I was going through some writing I have done over the past year and I found this excerpt from my journal from one year ago. I wrote it during a day of fasting and silence on our debrief retreat.

12/13/09

Debrief, from your journal.

“Out of here! Out of here! Leave this place!

Don’t look back. Don’t contaminate yourselves with plunder.

Just leave, but leave clean. Purify yourselves

In the process of worship, carrying the holy vessels of God.

But you don’t have to be in a hurry.

You’re not running from anybody!

God is leading you out of here,

And the God of Israel is also your rear guard.”

Isaiah 52:11-12 (Message)

It is time to leave. It is time. I cannot stay here because it is time to leave. There is a time for everything. And now it is time to go. There is no use trying to hold on so tight to what is over. This semester is over. And with that the community I have been living in. and with that the friendships I have. Not over in the sense that I will never see or talk to them again. But now they must change. My friendship with BJ must change. We live in different states and cities and have very different lives. What it was, was good. So much healing of my heart happened as his brotherly care was lavished on me. I love his friendship and it has done for much in me.

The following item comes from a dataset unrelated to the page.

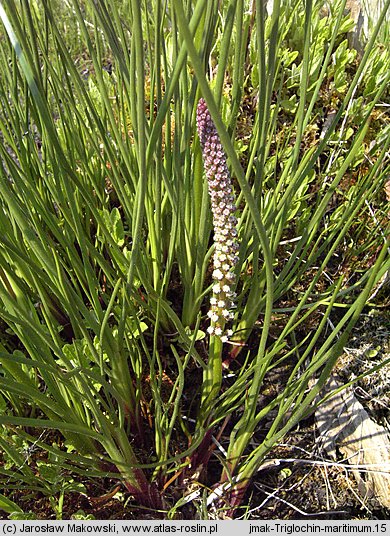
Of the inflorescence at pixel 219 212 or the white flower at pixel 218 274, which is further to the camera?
the white flower at pixel 218 274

But now that chapter is closing. But this is a good story, so the end of one good chapter means the beginning of another. And, as God and I are writing this book together, no chapter will be a waste. Each is full of beauty and brokenness and life and death, giving, taking, remaining, learning and loving.

This retreat, debrief weekend, is a process of worship. In that process I am being purified. I have taken on a slightly different appearance as my Maker is continually creating me. But the dust and the residue from the creation process, the particles of dirt that harden and blemish the sculpture, must be wiped off, blown away, washed off in a bath.

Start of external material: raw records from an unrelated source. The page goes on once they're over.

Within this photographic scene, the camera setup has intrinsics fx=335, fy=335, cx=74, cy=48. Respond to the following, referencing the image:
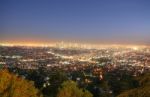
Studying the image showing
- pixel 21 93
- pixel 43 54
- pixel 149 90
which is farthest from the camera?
pixel 43 54

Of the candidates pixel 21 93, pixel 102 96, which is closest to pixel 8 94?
pixel 21 93

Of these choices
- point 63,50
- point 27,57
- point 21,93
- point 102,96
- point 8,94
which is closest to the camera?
point 8,94

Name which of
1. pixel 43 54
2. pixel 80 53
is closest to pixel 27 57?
pixel 43 54

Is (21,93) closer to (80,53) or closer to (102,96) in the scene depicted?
(102,96)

Worship is the holy bath and wind that remove what is not needed. As I worship my Maker I am purified for the journey home.

But there is no need to rush. I am not fleeing from danger. This is a beautiful process to be savored; chewed slowly and enjoyed fully. God, my Pappa, is leading me out and he has a slow pace. I can stop and rest here a while as I am purified. For my Pappa also comes behind, dusting off the picture to make the images clearer, and holding forces at bay that would seek to clutter the memories and harm the beauty that has been created. Pappa is watching out for me so I can rest here and take it slow, relishing this time even as it slips from me. Every passing moment brings me close to an inevitable departure. And I cannot control it, I have no mastery over the fourth dimension. But there is a time to let go, and this is it. This is the time. It is a horribly beautiful gift we have. We can let it go and move to the next phase of life.

“‘Folk in those stories had lots of chances of turning back only they didn’t, because they were holding onto something.’ ‘What are we holding onto, Sam?’ ‘That there’s some good in this world, Mr. Frodo, and it’s worth fighting for.’”

I can hold onto my Pappa. He does let me hold his hand through life. I cannot hold into time, or these people, or anything except my Pappa. There is good in this world and it’s worth fighting for. But it cannot be fought for if I have both hands desperately clinging to a time they cannot hold. It can only be fought for by releasing what I cannot hold and grasping the hand that slowly leads me forward.~


A year later I am not sure I have let it go. How can four months have such a huge impact on a person? The impact is so huge that a year later I am still trying to figure out what happened and what I should do now. Everything has changed and then it changed again. It seems so simple in the words I wrote back then; just let go and follow God to the next chapter. I thought I did, but maybe it was a continuation of that chapter. I found myself thinking, a couple days ago, that maybe if I could go back to Uganda I would understand the past year a whole lot better and maybe I would even know what to do next. It feels like Uganda started it all, but I don't know what it is. Maybe in Uganda I can find it and understand it enough to know where I am going now. As I write that, however, I know I probably won't find it in Uganda. My task was to move forward. Have I done that? It doesn't really feel like it, especially as I prepare to go back to school in a couple weeks. It feels like I went in a circle. But hey, that's African time so maybe it was progress in a backwards sort of way?


I know you all were probably wanting more of an update on my life since I left San Diego. I tried to write one a couple of times today and I couldn't really begin to say how my life is right now. Instead I wrote about Uganda and what happened a year ago. Obviously I made it safely back to Yakima, WA. I will be returning to school the first week of January. Until then I am at my mom's house - home is what I call it, actually. I am grieving and it isn't pretty, therefore I didn't feel like I could post anything readable cause there were way to many F-words. Maybe in a year I will be able to look back at this time and tell people about it, but I still can't do that very well with Uganda so don't hold your breath.


Blessings, my friends.

1 comment:

  1. Too many f-words. That's my Joy :) Sometimes those words seem necessary. I love you. Don't forget how loved you are. Call me anytime, dear friend.